▸ **The request**
Return everything from the line containing "How large a" down to the line containing "which is furthest from point 683,224?", both included, reproducing each line precisely and omitting the pictures.
## Start
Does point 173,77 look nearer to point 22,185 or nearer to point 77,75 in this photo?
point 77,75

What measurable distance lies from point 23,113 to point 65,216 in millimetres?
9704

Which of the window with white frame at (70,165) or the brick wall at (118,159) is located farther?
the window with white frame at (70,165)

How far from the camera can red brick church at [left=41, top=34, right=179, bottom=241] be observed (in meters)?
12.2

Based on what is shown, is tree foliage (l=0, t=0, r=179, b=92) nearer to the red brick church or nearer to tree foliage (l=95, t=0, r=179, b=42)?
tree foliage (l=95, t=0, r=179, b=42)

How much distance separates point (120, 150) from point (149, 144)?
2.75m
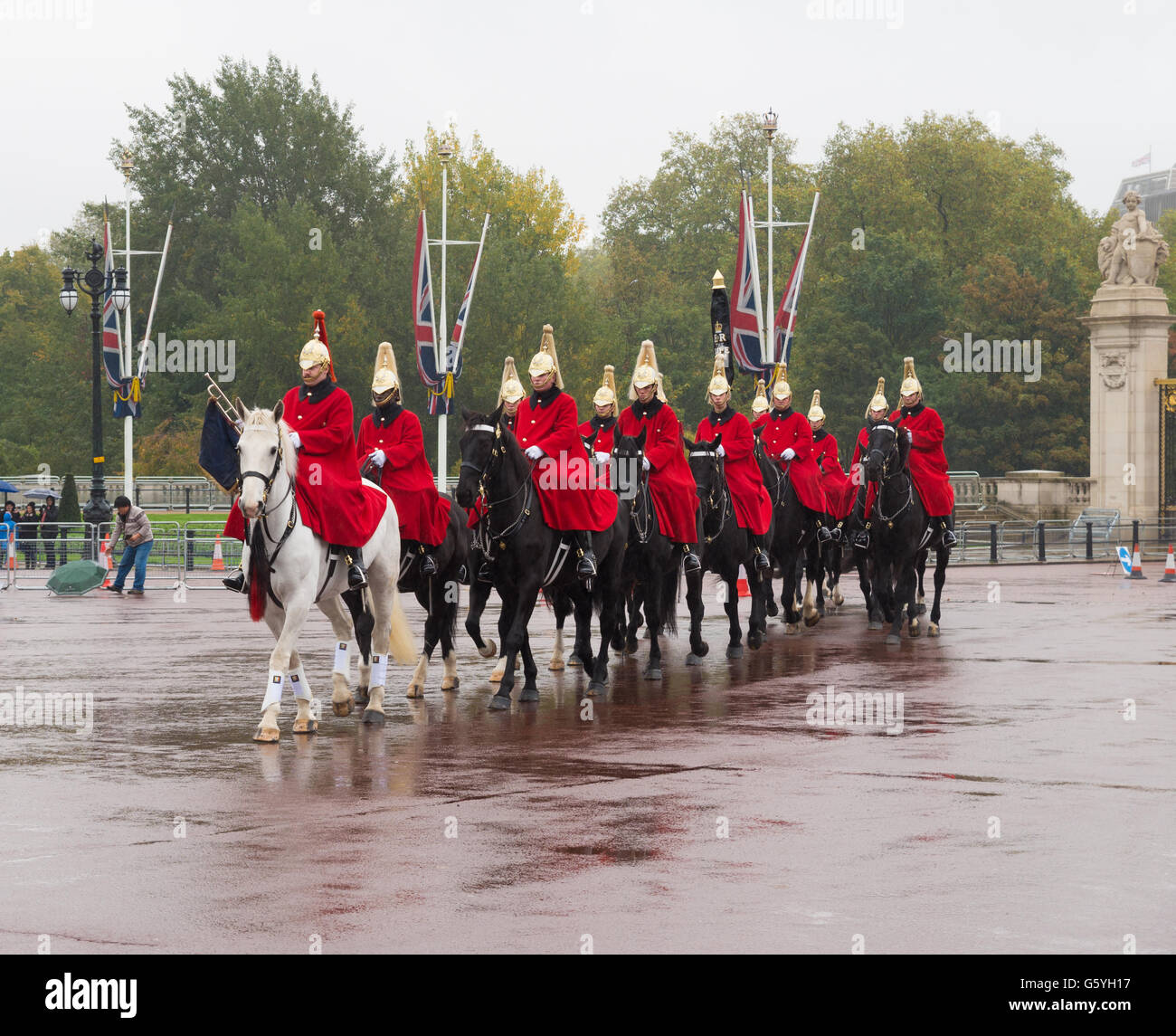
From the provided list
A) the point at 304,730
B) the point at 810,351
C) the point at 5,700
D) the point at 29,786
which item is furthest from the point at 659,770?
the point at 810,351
## End
## Start
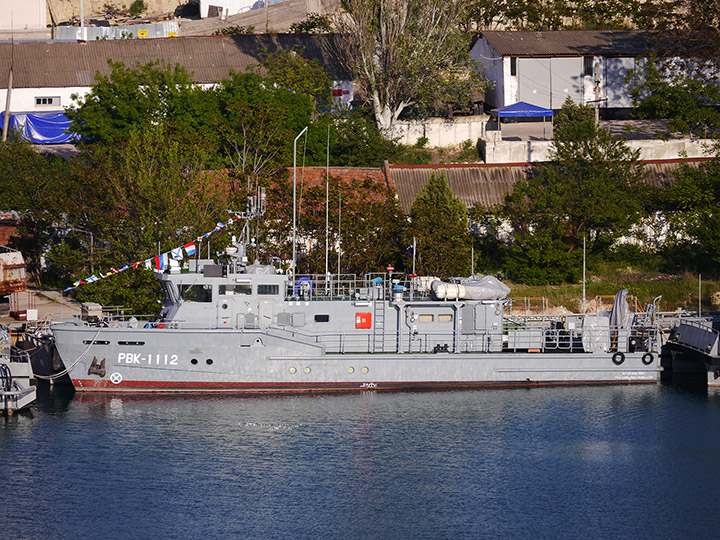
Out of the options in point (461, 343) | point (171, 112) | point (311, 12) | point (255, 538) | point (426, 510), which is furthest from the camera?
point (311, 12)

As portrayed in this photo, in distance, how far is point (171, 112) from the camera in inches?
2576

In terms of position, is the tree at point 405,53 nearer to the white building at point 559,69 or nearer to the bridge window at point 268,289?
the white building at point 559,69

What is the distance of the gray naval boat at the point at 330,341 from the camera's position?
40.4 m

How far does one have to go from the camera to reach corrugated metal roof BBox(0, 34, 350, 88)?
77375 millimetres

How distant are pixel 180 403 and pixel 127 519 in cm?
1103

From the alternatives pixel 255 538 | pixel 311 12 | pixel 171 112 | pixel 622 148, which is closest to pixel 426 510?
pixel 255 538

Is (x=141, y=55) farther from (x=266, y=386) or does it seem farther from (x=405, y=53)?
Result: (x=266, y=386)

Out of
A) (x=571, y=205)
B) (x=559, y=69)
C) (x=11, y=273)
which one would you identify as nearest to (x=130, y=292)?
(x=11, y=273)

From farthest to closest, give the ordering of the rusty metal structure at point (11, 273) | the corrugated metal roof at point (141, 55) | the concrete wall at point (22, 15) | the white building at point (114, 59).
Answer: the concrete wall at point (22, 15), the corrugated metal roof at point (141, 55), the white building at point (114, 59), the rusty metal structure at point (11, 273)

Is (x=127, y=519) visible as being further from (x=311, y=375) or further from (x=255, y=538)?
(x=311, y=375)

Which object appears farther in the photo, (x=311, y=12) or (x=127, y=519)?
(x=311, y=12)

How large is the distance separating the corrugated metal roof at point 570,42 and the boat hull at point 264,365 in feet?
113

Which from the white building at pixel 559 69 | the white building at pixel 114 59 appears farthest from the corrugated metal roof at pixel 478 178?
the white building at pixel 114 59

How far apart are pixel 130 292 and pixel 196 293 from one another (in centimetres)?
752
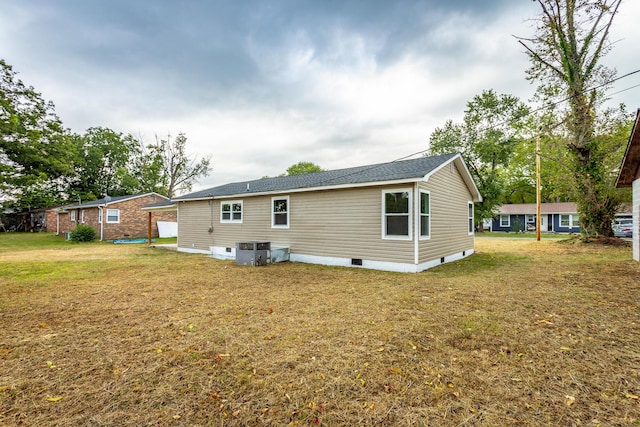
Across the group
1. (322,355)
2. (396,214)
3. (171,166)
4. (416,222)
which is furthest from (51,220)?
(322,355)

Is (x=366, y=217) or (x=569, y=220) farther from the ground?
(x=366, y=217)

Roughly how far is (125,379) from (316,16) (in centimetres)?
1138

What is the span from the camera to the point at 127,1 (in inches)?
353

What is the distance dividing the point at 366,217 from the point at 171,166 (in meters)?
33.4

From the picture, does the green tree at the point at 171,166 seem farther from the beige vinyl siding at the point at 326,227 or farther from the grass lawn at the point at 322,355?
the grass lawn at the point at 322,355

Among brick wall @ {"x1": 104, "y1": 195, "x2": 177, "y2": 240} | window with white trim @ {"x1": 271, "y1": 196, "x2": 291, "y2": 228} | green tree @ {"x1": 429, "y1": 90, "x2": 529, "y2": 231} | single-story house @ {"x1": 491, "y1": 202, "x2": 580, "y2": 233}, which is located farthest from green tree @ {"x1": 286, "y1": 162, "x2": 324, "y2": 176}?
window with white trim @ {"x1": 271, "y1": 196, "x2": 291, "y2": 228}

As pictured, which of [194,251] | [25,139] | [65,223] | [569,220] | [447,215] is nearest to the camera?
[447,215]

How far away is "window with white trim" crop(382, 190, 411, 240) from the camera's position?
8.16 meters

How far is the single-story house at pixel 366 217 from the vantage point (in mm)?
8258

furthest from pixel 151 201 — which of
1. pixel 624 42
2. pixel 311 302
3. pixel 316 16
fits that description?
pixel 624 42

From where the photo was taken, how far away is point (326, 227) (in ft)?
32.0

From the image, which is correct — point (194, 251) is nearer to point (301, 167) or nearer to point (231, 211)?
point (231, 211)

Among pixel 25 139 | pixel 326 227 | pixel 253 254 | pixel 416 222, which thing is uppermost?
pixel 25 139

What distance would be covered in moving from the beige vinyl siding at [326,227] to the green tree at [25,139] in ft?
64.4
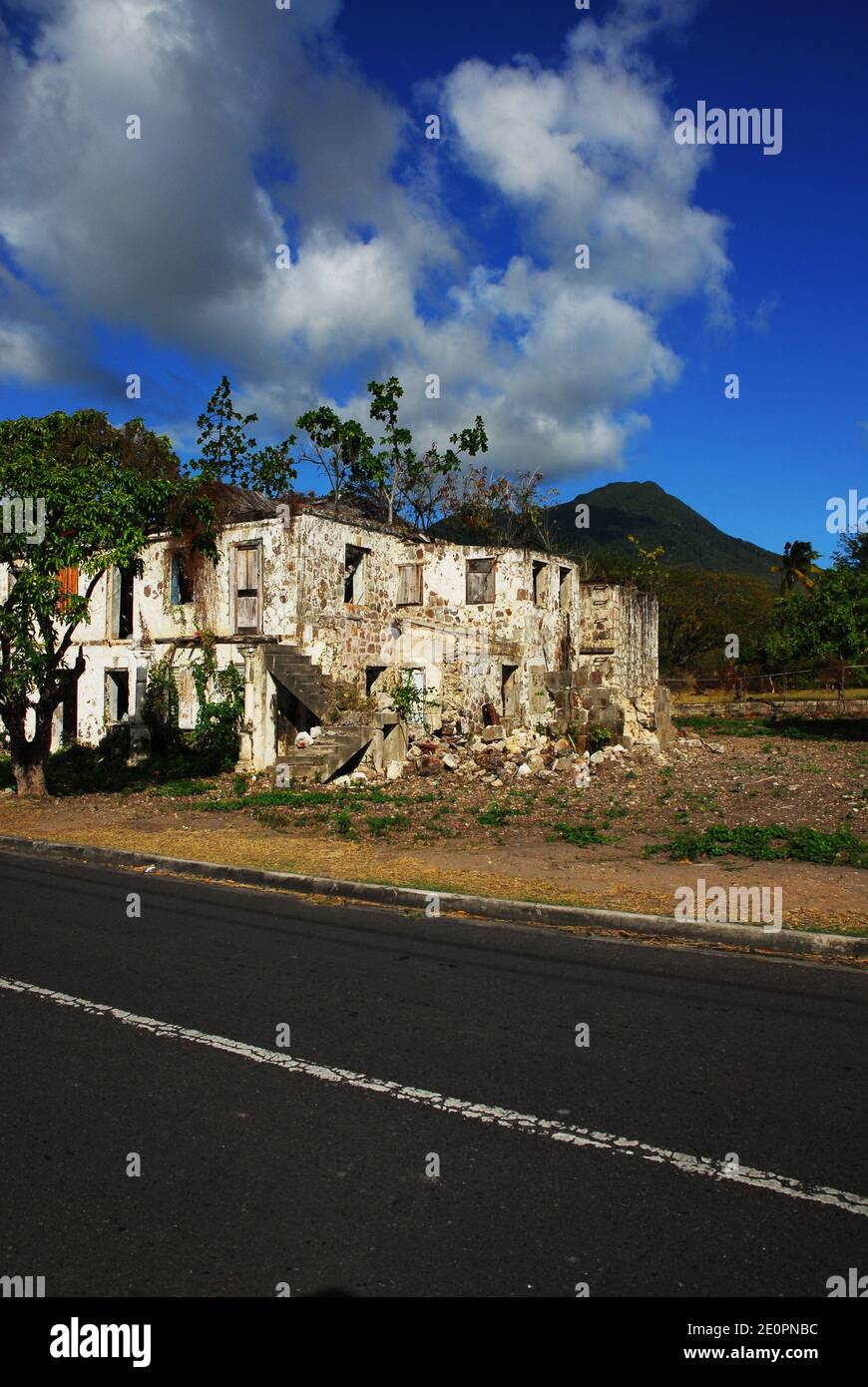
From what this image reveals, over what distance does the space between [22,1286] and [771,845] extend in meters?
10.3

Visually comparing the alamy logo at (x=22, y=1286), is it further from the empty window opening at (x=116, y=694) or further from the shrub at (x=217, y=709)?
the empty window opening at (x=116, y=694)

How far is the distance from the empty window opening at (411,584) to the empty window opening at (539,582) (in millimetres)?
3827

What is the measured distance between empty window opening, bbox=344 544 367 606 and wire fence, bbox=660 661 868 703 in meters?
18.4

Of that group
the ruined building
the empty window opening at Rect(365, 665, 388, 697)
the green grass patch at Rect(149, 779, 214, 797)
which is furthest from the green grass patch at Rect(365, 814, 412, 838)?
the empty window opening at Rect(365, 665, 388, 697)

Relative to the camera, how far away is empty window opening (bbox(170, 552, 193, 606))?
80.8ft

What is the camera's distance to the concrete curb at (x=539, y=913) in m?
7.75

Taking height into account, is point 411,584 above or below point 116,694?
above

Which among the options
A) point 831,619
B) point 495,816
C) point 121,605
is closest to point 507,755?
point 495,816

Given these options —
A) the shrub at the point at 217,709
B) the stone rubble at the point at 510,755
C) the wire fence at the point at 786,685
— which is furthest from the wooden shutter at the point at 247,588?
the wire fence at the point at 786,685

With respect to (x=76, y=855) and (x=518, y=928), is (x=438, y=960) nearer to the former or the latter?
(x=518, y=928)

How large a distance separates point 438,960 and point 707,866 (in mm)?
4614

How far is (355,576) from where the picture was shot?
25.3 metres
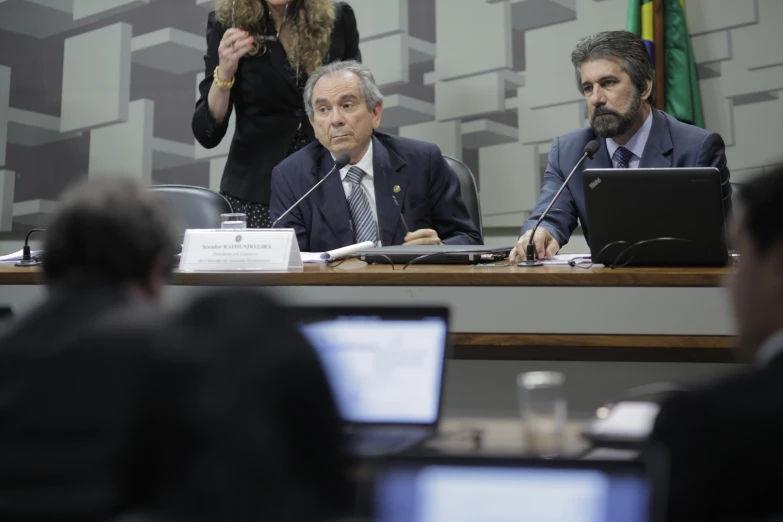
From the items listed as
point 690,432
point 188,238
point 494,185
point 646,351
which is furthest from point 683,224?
## End
▸ **Output for this exercise**
How large a distance separates point 438,960 and point 707,866 (in mm)?
4614

How far is (355,576) from where the picture was shot?
25.3 metres
From the items listed as
point 690,432
point 188,238
point 494,185
point 646,351
which is furthest from point 683,224?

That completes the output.